* **Task requirements**
A. In the guide on sanding metal below, what grit of sanding disk does it recommend for finishing off the sanding?
B. List every reason for sanding metal that the opening paragraph of the guide on sanding metal gives.

* **Source text**

───

Knowing how to sand metal is an extremely helpful skill in a variety of situations. You may need to remove some old paint from it, even out parts of the surface that are scratched or prepare the metal for painting or other treatments that need a proper preparation.
A thorough sanding session will result in an even, smooth surface on the entire length of the metal and leave it ready for whatever comes next – from a high-polish to paint and more.
Without further ado, let’s take a look at how to sand metal properly!
How to Sand Metal Like a Pro
Follow these instructions closely and you’ll quickly learn how to sand metal like a true expert and achieve excellent results.
The most common tools for sanding are the excellent random orbital sanders or the classic sanding blocks. Orbital sanders do the hard work very quickly, easily and also provide absolutely outstanding results, especially if you are evening out large ridges or extensive surfaces. They’re quite affordable, as you’ll see by following the link above, and last a lifetime of use so they’re definitely worth the entry price.
The sanding blocks are also effective but you’ll need a whole lot more physical effort and time to complete a large surface than you would with an orbital sander. It’s also harder to guarantee a clean, smooth, scratch-free result. Remember that if you want to remove huge chunks of material, you are better off grinding before sanding.
How to Sand Metal Using an Orbital Sander
When sanding metal with an orbital machine, always start with a coarse sanding disk. An 80-grit sanding disk is quite coarse and easily removes all the top layers of the paint, rust or scratches. However, always remember to be careful and sand slowly to avoid eating into the surface and weakening the material. As soon as the top layers of old paint or material are gone, switch up to a higher, finer grit.
Consider finishing off the sanding with a 200-grit sanding disk. The disk is smoother and will not eat into the metal surface, allowing you to give the metal a good sanding until all the material is gone and the surface is nice and clean. If there are tight spaces where rust, ridges or paint remains, use a sandpaper sheet manually to reach out into these areas. In the same fashion, start with 80-grit sandpaper before going to a smoother one.
Your metal should feel and look smooth. However, if you would like to have a smoother finish, you can also consider using a ball of steel wool to give it a unique, beautiful finish. Simply rub it on your metal in circles until the metal looks polished.

───

* **Source data**
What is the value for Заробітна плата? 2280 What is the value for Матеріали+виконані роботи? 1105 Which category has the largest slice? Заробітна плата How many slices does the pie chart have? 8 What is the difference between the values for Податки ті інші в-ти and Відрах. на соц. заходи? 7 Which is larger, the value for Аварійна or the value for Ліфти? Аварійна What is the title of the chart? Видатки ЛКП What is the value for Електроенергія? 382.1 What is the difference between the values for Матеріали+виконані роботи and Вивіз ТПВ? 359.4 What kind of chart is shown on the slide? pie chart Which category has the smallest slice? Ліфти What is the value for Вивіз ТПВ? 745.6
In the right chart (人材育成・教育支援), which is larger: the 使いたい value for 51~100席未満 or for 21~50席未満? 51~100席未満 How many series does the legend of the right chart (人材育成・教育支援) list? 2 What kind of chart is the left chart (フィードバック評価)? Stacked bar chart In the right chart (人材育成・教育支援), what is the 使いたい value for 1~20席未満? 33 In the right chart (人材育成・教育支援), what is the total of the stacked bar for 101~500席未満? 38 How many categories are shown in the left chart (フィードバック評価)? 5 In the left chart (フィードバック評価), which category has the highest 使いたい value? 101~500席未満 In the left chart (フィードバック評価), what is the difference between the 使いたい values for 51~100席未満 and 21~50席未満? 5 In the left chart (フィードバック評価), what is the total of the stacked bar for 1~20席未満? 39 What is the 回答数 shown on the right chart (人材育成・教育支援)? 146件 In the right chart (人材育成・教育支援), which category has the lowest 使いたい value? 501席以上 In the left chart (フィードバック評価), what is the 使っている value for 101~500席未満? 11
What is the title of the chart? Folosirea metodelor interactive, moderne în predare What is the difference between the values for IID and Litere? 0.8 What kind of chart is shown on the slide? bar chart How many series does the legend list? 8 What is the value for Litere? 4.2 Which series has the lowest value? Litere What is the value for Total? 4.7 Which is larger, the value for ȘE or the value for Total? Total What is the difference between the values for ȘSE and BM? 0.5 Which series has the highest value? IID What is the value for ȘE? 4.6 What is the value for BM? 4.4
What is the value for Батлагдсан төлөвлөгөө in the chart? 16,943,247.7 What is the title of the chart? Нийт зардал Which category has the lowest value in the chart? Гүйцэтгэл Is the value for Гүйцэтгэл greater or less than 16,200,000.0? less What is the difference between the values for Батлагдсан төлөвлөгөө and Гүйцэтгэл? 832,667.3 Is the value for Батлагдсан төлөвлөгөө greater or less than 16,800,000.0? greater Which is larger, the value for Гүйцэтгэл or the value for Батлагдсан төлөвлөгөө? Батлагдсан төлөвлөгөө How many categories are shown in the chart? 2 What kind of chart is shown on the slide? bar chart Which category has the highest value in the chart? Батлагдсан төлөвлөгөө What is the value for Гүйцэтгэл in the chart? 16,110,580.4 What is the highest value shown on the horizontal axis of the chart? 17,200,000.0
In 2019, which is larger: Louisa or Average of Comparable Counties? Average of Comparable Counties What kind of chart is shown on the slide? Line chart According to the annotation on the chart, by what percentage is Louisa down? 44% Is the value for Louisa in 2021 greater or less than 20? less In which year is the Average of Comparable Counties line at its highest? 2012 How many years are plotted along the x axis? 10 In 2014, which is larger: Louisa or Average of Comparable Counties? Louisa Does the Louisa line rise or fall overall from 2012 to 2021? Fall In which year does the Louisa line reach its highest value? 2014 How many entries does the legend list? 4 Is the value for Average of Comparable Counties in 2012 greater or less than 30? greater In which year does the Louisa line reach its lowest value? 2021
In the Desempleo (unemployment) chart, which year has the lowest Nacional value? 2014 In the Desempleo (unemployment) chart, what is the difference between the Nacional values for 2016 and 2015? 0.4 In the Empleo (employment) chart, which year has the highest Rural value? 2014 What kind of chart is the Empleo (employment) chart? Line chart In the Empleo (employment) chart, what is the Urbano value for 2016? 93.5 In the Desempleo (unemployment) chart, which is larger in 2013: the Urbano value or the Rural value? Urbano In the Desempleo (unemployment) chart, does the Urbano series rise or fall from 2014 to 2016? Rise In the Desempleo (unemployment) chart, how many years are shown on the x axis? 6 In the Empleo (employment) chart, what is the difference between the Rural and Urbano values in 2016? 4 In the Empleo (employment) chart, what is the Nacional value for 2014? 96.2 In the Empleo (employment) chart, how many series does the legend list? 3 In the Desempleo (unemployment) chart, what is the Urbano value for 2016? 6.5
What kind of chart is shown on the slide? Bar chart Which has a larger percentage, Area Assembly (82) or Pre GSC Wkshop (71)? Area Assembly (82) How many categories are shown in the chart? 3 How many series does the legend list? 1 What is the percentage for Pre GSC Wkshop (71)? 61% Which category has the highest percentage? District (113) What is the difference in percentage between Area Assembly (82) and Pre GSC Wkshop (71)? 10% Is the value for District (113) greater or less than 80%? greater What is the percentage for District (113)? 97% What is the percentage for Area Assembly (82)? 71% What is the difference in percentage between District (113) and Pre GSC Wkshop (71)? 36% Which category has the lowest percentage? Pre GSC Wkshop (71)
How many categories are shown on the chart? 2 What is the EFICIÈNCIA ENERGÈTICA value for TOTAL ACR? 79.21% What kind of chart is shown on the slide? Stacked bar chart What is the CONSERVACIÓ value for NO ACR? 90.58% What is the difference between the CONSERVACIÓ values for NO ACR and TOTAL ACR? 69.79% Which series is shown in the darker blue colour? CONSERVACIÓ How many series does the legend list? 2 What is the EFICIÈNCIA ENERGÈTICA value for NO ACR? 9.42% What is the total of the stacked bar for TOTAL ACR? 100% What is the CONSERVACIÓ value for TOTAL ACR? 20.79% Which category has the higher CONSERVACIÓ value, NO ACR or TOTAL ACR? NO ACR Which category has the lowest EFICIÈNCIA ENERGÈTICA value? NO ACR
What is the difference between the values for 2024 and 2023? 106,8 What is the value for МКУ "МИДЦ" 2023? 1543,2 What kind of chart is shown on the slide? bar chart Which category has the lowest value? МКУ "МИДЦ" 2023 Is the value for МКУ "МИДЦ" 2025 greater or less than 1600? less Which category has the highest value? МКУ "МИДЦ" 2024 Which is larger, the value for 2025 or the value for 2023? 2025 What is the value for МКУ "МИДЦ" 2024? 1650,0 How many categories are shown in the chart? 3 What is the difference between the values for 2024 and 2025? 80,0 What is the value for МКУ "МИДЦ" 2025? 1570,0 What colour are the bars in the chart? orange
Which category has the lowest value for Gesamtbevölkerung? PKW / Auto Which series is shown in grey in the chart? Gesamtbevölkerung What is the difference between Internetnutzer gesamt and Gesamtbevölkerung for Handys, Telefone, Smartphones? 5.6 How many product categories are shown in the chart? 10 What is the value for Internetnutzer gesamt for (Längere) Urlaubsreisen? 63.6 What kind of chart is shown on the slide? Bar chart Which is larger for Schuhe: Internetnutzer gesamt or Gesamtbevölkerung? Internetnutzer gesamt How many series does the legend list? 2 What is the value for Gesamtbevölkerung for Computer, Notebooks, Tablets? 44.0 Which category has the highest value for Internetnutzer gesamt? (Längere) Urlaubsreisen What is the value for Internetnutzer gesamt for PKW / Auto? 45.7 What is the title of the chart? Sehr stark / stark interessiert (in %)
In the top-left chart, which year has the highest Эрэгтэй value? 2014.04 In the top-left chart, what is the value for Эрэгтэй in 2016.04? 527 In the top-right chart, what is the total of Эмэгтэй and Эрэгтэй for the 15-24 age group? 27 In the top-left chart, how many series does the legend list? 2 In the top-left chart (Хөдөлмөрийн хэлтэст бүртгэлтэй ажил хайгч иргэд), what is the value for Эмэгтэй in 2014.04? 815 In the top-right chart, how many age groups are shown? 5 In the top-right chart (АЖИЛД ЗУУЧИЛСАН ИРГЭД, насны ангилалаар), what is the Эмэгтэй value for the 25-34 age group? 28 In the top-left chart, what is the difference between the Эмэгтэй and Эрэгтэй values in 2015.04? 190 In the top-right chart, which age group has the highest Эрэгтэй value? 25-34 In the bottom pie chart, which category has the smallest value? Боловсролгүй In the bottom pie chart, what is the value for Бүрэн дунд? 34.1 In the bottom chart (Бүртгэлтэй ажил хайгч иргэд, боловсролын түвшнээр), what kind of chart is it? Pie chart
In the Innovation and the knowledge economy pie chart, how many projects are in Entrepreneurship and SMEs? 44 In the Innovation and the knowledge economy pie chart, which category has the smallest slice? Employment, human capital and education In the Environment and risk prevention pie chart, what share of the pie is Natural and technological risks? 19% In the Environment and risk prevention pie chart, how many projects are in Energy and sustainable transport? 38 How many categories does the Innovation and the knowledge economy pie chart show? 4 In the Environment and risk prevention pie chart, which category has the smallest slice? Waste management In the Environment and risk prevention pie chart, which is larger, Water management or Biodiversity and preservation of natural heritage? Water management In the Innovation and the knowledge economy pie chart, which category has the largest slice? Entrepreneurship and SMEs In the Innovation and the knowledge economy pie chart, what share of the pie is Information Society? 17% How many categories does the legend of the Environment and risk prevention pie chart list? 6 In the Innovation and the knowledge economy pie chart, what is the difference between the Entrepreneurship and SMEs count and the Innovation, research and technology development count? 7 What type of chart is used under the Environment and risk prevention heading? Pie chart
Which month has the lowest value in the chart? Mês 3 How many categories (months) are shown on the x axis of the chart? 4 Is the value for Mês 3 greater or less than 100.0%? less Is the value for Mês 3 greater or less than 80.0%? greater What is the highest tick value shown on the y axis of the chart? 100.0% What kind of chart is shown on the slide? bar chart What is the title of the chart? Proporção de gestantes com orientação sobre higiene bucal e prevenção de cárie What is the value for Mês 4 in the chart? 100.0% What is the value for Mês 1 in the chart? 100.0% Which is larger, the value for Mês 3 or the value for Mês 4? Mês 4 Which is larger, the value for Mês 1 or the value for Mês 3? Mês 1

───

* **Answer section**
A. A 200-grit sanding disk.

B.
- To remove old paint from it
- To even out parts of the surface that are scratched
- To prepare the metal for painting or other treatments that need a proper preparation